(SET PROBLEM): Write each line word for word, from the line that contains "Is (x=518, y=744)" through the last line of the material below.
═════ INFORMATION SUPPLIED
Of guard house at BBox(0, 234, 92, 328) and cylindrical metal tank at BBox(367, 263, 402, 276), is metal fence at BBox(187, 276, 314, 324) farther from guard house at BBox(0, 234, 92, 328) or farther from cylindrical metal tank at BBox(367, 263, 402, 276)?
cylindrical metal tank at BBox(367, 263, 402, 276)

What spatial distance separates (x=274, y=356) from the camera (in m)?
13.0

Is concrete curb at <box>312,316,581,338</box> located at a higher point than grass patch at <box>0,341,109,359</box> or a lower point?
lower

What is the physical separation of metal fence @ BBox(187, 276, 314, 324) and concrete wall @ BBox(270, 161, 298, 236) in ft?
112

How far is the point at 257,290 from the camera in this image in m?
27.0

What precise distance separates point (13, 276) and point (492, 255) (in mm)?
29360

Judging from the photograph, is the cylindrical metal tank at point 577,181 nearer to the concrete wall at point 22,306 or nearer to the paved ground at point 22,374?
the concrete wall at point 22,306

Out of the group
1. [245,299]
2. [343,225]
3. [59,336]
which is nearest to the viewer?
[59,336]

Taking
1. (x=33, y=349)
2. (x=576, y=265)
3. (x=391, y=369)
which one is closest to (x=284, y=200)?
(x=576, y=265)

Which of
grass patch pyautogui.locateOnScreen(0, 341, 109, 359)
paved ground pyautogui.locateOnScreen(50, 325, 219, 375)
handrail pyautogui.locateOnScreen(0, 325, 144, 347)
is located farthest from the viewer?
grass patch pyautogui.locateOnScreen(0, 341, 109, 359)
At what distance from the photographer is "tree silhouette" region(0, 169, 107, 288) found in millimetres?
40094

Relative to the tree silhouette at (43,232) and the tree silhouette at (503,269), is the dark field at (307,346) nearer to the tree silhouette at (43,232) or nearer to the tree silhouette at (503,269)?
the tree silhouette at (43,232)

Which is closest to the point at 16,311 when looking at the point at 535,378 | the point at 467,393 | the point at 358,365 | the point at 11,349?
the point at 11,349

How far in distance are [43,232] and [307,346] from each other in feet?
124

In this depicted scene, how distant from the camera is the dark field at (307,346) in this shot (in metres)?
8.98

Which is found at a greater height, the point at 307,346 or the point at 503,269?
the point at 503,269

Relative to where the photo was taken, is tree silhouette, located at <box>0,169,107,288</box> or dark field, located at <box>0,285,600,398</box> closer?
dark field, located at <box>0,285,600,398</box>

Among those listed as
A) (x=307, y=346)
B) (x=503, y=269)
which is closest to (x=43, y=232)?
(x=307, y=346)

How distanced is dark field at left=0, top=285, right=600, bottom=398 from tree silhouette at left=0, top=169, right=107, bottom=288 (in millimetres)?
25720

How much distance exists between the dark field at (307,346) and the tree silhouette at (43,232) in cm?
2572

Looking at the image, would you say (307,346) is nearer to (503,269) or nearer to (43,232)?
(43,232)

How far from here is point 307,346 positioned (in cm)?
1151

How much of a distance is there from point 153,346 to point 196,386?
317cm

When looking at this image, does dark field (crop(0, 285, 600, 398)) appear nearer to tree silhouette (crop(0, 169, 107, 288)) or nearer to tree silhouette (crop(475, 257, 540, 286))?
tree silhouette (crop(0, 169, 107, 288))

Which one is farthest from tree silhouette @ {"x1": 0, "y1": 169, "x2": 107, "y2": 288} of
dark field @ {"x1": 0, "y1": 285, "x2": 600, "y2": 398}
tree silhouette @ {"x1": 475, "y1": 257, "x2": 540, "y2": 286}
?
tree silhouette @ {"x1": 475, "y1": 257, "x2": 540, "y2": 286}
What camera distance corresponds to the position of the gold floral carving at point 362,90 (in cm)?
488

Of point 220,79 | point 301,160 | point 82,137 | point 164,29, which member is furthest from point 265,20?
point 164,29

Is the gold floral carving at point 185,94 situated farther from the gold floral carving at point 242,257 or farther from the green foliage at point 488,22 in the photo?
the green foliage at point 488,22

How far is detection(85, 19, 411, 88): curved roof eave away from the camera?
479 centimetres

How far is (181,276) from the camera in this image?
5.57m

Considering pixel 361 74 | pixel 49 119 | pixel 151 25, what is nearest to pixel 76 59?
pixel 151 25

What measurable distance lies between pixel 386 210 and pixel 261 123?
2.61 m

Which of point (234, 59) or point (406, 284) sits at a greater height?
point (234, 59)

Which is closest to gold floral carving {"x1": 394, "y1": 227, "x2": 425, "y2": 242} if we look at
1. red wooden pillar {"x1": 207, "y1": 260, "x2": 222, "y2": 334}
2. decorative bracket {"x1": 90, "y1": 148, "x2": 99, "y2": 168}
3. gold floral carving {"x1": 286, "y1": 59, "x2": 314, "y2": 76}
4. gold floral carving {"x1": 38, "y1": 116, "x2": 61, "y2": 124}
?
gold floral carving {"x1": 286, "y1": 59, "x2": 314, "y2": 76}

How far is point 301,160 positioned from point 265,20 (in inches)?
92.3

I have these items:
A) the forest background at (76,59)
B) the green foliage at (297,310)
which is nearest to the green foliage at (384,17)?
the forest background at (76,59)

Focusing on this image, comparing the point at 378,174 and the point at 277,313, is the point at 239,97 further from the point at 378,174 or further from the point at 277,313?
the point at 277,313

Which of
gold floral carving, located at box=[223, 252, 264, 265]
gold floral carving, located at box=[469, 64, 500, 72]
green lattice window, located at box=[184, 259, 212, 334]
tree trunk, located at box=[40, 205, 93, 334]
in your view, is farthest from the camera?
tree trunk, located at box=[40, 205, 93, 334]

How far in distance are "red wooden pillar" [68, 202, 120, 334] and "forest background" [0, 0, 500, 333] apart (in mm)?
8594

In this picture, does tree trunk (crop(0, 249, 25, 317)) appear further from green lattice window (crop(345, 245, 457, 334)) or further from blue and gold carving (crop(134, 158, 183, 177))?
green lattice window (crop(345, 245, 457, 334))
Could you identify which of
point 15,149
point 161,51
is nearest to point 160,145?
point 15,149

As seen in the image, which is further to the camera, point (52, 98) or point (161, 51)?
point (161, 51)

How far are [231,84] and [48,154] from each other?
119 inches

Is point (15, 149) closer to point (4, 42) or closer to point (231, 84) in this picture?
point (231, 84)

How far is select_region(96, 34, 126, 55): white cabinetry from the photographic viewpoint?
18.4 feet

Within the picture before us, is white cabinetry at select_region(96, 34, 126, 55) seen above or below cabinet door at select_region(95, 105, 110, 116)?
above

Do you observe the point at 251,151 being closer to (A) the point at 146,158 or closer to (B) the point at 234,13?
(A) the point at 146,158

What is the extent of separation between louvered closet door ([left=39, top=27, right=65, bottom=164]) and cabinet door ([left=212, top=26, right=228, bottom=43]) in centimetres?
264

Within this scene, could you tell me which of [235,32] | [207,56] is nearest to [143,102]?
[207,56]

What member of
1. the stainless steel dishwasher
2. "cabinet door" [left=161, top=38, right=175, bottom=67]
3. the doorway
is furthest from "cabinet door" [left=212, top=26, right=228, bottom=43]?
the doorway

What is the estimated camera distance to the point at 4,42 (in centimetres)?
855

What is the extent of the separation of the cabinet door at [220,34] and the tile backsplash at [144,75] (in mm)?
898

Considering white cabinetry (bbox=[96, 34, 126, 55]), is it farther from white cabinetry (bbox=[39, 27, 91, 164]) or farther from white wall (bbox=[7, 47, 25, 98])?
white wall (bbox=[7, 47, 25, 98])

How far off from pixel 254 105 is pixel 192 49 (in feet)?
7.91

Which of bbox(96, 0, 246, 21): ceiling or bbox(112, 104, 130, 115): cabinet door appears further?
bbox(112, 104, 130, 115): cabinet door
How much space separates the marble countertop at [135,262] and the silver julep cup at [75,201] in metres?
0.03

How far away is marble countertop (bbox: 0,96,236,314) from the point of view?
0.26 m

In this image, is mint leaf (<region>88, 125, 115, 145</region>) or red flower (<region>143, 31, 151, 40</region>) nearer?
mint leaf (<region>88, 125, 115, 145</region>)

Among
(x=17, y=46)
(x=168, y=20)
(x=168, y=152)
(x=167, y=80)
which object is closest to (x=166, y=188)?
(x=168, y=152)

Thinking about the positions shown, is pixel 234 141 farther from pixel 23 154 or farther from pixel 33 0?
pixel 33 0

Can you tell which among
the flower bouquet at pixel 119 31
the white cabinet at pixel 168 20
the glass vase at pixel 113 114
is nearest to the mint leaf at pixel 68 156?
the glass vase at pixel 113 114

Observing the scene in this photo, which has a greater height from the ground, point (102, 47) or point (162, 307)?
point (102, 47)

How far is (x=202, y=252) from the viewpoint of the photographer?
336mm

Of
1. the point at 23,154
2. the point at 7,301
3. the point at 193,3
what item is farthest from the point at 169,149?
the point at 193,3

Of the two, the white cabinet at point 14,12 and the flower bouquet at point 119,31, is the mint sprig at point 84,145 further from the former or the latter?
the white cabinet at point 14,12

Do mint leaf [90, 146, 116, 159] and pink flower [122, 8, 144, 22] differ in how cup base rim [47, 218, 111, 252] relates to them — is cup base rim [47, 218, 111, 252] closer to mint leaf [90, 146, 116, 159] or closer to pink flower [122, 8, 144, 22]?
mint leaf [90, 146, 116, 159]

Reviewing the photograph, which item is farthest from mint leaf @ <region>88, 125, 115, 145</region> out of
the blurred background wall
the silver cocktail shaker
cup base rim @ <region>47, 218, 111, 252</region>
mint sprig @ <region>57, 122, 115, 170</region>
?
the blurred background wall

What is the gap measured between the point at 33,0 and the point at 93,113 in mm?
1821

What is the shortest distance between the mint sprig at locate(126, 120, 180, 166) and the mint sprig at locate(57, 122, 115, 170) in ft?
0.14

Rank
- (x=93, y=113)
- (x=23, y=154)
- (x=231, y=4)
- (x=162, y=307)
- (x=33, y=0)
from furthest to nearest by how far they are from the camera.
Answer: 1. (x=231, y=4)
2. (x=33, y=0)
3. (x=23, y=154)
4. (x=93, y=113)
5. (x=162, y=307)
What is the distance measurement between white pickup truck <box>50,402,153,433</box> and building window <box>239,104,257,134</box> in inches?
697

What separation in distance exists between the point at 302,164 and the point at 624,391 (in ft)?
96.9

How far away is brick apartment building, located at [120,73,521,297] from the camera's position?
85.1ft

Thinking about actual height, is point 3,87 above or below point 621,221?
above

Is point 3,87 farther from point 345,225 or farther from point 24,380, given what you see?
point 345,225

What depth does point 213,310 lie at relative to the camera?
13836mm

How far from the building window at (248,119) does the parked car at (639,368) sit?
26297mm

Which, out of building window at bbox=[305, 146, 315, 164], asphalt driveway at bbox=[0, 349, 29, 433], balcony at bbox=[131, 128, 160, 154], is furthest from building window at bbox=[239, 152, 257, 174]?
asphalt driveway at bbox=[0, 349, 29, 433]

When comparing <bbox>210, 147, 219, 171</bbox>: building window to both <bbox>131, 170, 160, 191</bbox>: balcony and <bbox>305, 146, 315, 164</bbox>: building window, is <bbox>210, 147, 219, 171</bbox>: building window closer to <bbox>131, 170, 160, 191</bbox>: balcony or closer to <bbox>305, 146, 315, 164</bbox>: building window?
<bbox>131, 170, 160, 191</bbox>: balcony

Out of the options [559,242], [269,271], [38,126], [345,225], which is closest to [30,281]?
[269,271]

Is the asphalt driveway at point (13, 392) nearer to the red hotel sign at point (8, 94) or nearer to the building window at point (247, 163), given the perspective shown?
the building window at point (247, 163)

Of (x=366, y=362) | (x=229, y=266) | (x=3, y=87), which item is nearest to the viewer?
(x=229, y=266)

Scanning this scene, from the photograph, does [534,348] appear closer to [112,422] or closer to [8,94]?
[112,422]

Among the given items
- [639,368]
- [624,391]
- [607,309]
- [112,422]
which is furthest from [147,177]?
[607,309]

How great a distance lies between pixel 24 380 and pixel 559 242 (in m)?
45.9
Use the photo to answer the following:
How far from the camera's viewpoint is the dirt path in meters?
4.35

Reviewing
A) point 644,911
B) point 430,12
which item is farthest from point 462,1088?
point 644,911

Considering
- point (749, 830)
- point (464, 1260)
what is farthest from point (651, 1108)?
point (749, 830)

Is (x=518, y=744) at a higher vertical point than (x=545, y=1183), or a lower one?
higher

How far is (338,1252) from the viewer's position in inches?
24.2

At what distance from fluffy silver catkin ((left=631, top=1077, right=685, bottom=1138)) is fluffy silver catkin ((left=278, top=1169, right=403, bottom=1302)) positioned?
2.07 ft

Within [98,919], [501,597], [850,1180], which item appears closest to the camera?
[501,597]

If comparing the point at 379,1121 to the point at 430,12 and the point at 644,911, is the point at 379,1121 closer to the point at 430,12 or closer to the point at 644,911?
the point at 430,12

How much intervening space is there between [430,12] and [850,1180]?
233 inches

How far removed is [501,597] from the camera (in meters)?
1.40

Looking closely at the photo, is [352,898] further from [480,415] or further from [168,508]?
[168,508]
══════════
(SOLUTION TO THIS EXERCISE):
Is (x=518, y=744) at a higher vertical point than (x=545, y=1183), or a lower one?
higher

How far is (338,1252) from the viewer's position in inches?
24.2

At what distance from fluffy silver catkin ((left=631, top=1077, right=685, bottom=1138)) is fluffy silver catkin ((left=278, top=1169, right=403, bottom=1302)) positioned?
2.07 ft

Within [98,919], [501,597], [850,1180], which item appears closest to the camera?
[501,597]

If comparing the point at 379,1121 to the point at 430,12 and the point at 644,911, is the point at 379,1121 closer to the point at 430,12 or closer to the point at 644,911?
the point at 430,12

How much intervening space is there between [430,12] and [850,1180]?
233 inches

How far removed is [501,597] from the camera (in meters)?
1.40

Looking closely at the photo, is [352,898] further from [480,415] or further from [168,508]?
[168,508]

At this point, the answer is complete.